Podiceps howardae Temporal range: Zanclean PreꞒ Ꞓ O S D C P T J K Pg N ↓

Scientific classification
- Domain: Eukaryota
- Kingdom: Animalia
- Phylum: Chordata
- Class: Aves
- Order: Podicipediformes
- Family: Podicipedidae
- Genus: Podiceps
- Species: †P. howardae
- Binomial name: †Podiceps howardae Storer, 2001

= Podiceps howardae =

- Authority: Storer, 2001

Extinct species of grebe

Podiceps howardae is a possible extinct species of grebe from the United States, possibly a larger and earlier form of the horned grebe (P. auritus).

==History==
In 2001 an article was published that took account of over 10,000 specimens coming from 112 bird species. The age of these fossils date from the Middle Miocene to the Zanclean found at Aurora, Beaufort County, North Carolina, collected from the 1960s to 1970s. The species is named in honor of the paleornithologist Hildegarde Howard for her contribution of fossil birds.

==Description==
Twenty two bones were used for description by American ornithologist Robert W. Storer. The holotype (USNM 252314) is a complete right femur. The femur is similar in proportions to the horned grebe, but differs in that the femur of P. howardae is narrower across the distal end as well as the external condyle being narrow too. Seven other femora were also found and assigned as the paratypes (KUVP 21240, USNM 177918, USNM 178151, USNM 206413, USNM 215453, USNM 215649, and USNM 460785).
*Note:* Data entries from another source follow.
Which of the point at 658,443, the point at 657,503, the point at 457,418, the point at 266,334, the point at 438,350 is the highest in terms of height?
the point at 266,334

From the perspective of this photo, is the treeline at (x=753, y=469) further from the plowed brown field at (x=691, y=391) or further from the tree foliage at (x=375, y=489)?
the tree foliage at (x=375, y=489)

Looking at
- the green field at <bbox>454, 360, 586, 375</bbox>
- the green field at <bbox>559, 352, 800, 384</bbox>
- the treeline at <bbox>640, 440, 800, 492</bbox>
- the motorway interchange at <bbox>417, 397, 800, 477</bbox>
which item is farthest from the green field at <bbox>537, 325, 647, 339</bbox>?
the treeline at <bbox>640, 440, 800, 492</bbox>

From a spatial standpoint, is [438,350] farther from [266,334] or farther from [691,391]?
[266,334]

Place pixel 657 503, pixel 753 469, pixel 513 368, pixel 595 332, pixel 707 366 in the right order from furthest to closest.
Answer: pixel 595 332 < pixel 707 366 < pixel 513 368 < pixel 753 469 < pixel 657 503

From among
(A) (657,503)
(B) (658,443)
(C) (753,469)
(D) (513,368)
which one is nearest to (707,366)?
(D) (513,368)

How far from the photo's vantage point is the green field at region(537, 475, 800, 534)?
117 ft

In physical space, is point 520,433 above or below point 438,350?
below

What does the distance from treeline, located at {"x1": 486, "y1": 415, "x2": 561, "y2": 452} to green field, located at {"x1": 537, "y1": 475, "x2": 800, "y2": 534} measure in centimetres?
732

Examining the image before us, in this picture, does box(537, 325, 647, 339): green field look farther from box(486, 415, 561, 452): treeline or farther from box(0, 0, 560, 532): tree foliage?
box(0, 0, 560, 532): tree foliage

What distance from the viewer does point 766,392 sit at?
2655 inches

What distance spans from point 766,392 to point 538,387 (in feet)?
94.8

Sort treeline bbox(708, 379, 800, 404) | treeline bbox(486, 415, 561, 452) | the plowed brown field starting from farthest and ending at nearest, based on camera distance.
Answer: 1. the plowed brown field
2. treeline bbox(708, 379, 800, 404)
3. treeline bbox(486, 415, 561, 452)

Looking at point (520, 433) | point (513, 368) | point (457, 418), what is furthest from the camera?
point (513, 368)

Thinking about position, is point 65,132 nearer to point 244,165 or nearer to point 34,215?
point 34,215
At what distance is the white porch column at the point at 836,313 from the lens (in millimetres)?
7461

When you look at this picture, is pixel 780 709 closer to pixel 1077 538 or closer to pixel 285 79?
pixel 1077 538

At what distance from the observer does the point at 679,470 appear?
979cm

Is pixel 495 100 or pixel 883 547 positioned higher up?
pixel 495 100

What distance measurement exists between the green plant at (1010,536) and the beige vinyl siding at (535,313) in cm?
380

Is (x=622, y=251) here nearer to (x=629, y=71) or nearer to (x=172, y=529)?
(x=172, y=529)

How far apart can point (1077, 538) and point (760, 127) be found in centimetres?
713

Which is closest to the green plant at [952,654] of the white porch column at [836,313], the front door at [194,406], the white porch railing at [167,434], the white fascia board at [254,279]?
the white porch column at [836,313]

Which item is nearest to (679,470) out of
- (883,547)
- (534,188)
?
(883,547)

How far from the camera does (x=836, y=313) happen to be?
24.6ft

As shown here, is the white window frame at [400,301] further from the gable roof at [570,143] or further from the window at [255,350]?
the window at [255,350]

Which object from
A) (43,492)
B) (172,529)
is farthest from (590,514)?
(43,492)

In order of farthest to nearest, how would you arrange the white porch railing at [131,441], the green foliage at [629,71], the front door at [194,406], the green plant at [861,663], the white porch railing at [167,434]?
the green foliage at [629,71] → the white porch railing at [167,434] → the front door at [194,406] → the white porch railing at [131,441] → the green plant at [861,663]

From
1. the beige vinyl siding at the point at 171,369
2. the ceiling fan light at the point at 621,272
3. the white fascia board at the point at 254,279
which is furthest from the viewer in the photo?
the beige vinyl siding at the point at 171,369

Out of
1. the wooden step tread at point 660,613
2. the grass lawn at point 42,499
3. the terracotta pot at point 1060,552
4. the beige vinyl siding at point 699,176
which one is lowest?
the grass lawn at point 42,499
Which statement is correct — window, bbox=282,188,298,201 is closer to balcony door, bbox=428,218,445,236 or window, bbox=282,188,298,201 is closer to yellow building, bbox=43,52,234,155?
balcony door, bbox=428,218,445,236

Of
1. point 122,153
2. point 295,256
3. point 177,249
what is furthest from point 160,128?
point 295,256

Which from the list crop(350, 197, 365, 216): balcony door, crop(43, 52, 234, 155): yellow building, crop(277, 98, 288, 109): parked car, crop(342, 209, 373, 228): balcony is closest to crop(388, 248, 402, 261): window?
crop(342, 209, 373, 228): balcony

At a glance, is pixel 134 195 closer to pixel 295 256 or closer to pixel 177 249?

A nearly complete tarsometatarsus (KUVP 21239) and a proximal half of another one (USNM 250773) is similar in length and width of those found in the largest male horned grebe. The distal portion of the bone from another specimen (USNM 210531), however, shows to be more slender as seen in male and female members of horned grebes. Fragmentary tarsometatarsi, one of a proximal portion (USNM 193175) and the other a distal portion (USNM 206326), are more similar in size to USNM 210531. A nearly complete coracoid (USNM 177927) is similar in characteristic to those from horned grebes, but the sternal facet is relatively deeper. A nearly complete humerus (USNM 243764) has a length that is within the range of measurements seen in the humeri of female horned grebes. Additional humeri (a proximal portion USNM 183430 and four distal portions USNM 193242, USNM 215034, USNM 368557, USNM 430524) are within the size range of horned grebe humeri, though a fifth distal (USNM 407798) is much larger and might come from a male bird. The distal portion of an ulna (KUVP 21292) is slightly heavier and wider than the ulnae of horned grebes.

==Classification==
While Storer (2001) argued that the age and size of the grebe was sufficient to warrant as a new species, Olson and Rasmussen (2001) argued that the material should be transferred over to P. auritus instead.

==Paleobiology==
P. howardae comes from the Yorktown Formation dating to the Zanclean. Based on fossils of other birds and fish that have been found there, the area was a coastal environment where various of water and seabirds would have been found there in great abundance.